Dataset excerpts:
----

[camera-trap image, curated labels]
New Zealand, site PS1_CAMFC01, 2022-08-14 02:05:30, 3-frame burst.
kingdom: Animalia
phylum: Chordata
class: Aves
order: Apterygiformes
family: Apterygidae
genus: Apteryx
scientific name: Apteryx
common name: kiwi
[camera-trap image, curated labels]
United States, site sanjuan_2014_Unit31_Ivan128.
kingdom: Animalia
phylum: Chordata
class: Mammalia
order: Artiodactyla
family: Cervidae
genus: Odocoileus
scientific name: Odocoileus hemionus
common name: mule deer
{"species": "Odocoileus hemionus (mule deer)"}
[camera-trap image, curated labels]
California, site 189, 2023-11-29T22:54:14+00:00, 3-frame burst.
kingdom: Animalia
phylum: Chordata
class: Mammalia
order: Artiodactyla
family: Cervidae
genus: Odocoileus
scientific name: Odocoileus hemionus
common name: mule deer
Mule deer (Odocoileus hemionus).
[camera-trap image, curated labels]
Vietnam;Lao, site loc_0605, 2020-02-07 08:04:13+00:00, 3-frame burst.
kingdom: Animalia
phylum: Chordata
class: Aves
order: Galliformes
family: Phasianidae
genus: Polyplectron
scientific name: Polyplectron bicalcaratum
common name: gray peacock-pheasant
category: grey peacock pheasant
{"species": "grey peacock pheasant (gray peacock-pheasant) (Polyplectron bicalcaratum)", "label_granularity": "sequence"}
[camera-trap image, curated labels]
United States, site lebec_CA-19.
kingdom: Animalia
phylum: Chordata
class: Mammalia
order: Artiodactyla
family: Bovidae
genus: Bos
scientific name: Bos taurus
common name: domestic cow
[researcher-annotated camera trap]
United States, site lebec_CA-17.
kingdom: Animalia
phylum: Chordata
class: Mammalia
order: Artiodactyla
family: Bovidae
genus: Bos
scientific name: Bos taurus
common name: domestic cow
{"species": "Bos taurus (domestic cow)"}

----

◆ **Exercise**
Please provide nothing but the number of lines in the records that hold the string "site".

◆ **Answer for the task**
6